== Given passage ==
+ + +

Cancel culture, as I define it, is a disproportionately severe response to a perceived slight or wrong, typically motivated by political ideology, religious beliefs, or social mores. It’s an overkill, eliminationist response, like imposing the death penalty for shoplifting, or a lifetime ban on driving for going 5 miles an hour over the speed limit. And the cancellation is defended with an ideological zeal that has little or no capacity to extend a benefit of the doubt, consider a different interpretation, engage in a conversation, or exercise forgiveness.

In the work context, cancel culture can appear in the form of calls to fire someone for making an allegedly outrageous or even objectionable statement.

Of course, there are instances where termination from employment is appropriate. If someone isn’t up to the job in terms of overall performance, then it’s fair to let them go. If someone repeatedly bullies or harasses co-workers, then termination is appropriate. While a fired worker might claim that they’ve been unfairly “canceled” under such circumstances, we know that’s not true. Some folks earn their job loss, fair and square.

But cancel culture may genuinely rear its head where someone says or writes something about a controversial issue of the day. It may be via a post on Facebook, TikTok, Twitter/X, or other social media platform. Or it may be something said at a public meeting or otherwise captured by someone’s phone camera recording it. Whatever its form, the resulting outrage can quickly take on a bullying or mobbing quality. If the story goes viral, then calls to fire the supposed offender — coming even from people who have no idea what really happened — can grow exponentially.

+ + +

== Extracted entries ==

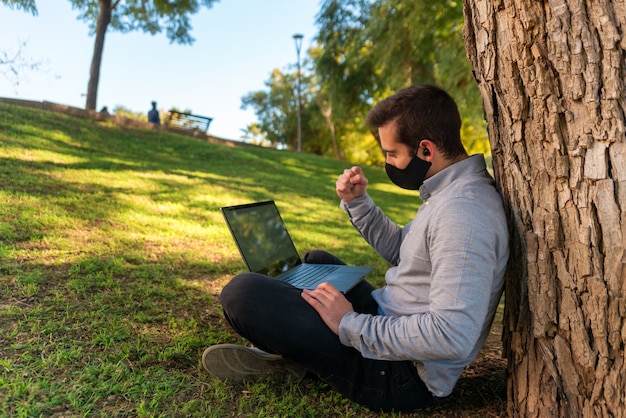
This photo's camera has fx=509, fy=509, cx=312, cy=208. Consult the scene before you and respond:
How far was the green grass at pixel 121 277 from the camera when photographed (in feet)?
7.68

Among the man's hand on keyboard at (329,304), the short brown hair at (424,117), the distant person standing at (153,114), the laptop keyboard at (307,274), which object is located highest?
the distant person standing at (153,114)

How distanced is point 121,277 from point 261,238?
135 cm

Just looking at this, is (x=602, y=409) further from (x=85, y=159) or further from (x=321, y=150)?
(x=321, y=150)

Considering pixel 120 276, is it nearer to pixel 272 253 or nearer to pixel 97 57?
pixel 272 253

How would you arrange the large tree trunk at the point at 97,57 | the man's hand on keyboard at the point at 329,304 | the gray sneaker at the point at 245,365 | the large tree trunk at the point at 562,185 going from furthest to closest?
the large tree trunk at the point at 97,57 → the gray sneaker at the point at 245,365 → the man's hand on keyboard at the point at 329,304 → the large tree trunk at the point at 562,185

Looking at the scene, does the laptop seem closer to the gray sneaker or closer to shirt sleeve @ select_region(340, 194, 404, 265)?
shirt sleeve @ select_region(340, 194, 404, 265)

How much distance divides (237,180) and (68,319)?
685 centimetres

+ + +

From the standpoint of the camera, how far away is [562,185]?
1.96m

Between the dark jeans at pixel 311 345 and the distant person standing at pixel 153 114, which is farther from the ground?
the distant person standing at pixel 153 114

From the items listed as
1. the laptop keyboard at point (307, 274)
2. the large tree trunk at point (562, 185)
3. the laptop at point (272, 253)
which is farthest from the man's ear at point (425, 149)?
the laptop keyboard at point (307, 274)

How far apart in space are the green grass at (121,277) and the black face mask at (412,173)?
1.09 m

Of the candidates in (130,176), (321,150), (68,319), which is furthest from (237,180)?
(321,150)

+ + +

== Problem set ==
**1)** According to the passage on cancel culture, what form can cancel culture take in the work context?
**2)** Pick up the passage on cancel culture at its end and continue it.
The data is separate material and has nothing to do with the passage on cancel culture.

== Task answers ==
**1)** Calls to fire someone for making an allegedly outrageous or even objectionable statement.

**2)**
I should add that in the U.S. employment context, constitutional issues of free speech rarely enter the picture. The First Amendment of the U.S. Constitution offers only limited speech protections to public employees and no speech protections to private-sector employees (including those working in non-profit organizations). The lack of a legal framework to help sort it all out contributes to a loud free-for-all atmosphere.

I’m intentionally not giving specific examples here, because I’m not trying to opine — even indirectly — on any specific situation. Rather, I simply feel compelled to remind us that cancel culture remains very much a part of our reality, at work and elsewhere. And when sharp, inflexible, intolerant points of view take on a ganging-up energy of their own, the targeted individual may face cancellation.